On 21.09.2012, 11:47 Strainu wrote:
2012/9/21 Tim Starling tstarling@wikimedia.org:
On 21/09/12 16:06, Strainu wrote:
I'm just curious: would LUA improve memory usages in this use case?
Yes, it's an interesting question.
I tried converting that template with 37000 switch cases to a Lua array. Lua used 6.5MB for the chunk and then another 2.4MB to execute it, so 8.9MB in total compared to 47MB for wikitext. So it's an improvement, but we limit Lua memory to 50MB and you would hit that limit long before you loaded 15 such arrays.
I'm not sure on how the Lua code would look like, but perhaps you can tweak the loading of Lua templates so that you don't load the same code more than once?

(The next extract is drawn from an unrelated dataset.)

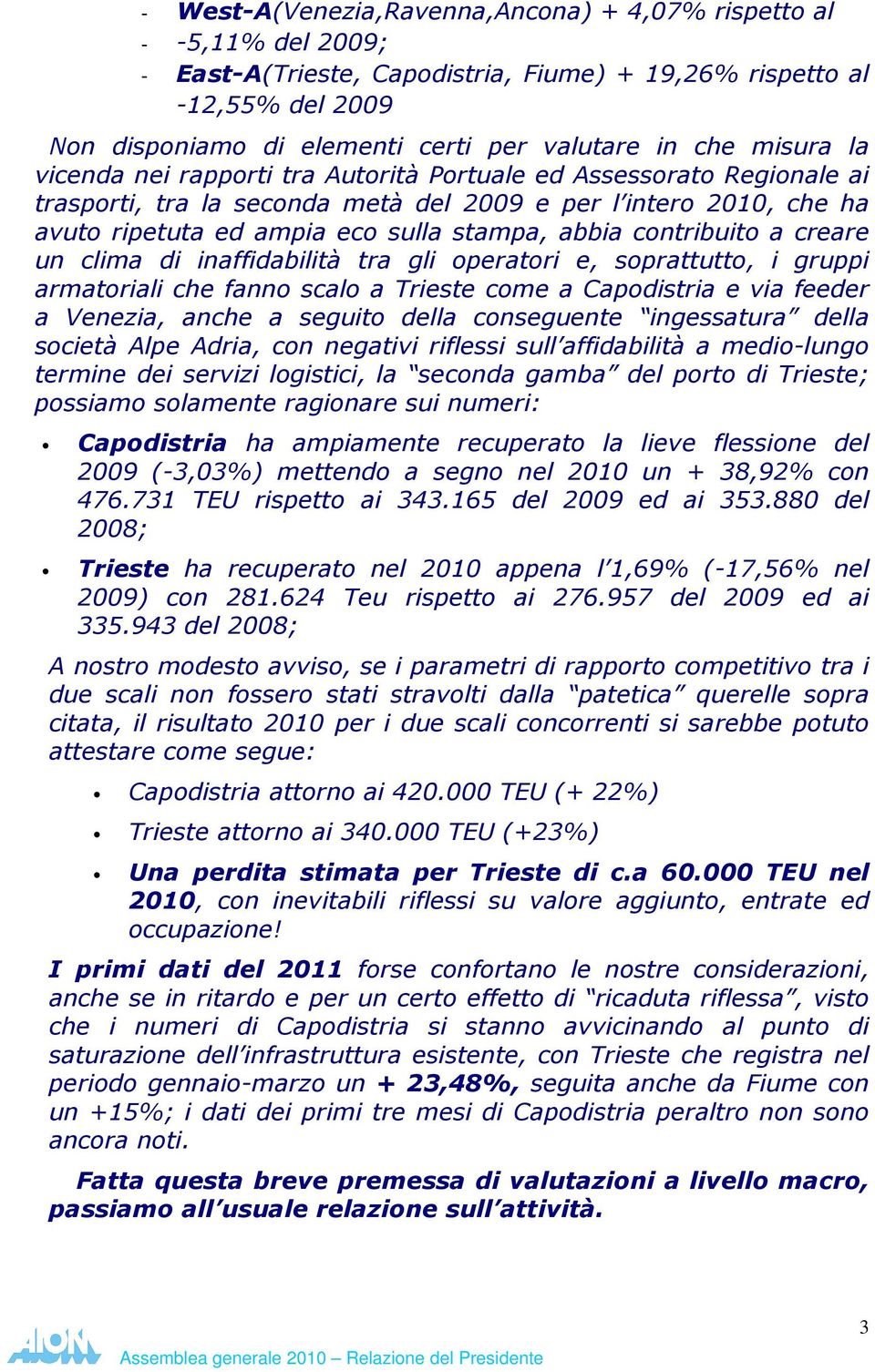 abbia contribuito a creare un clima di inaffidabilità tra gli operatori e, soprattutto, i gruppi armatoriali che fanno scalo a Trieste come a Capodistria e via feeder a Venezia, anche a seguito della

I'm totally oblivious on how MediaWiki (or is it PHP?) is linked to Lua right now, but I'm thinking along the lines of a C program which loads a library once, then can use it many times over.
And what if a page is related to France, Germany and other European countries at once? Loading this information just once isn't helpful - it needs to load just what is needed, otherwise smart wikipedians will keep inventing creative ways to push the boundaries:)
With such an approach, you would have 6.5 + 15*2.4 = 42.5 MB of memory (assuming memory cannot be reused between calls).
It's still an O(N) solution. What we really want is to avoid loading the entire French census into memory every time someone wants to read an article about France.
Well, you said something about Wikidata. But even if the client Wiki would not need to load the full census, can it be avoided on Wikidata?
(Mumbles something about databases that don't store all information in one row and don't always read all the rows at once)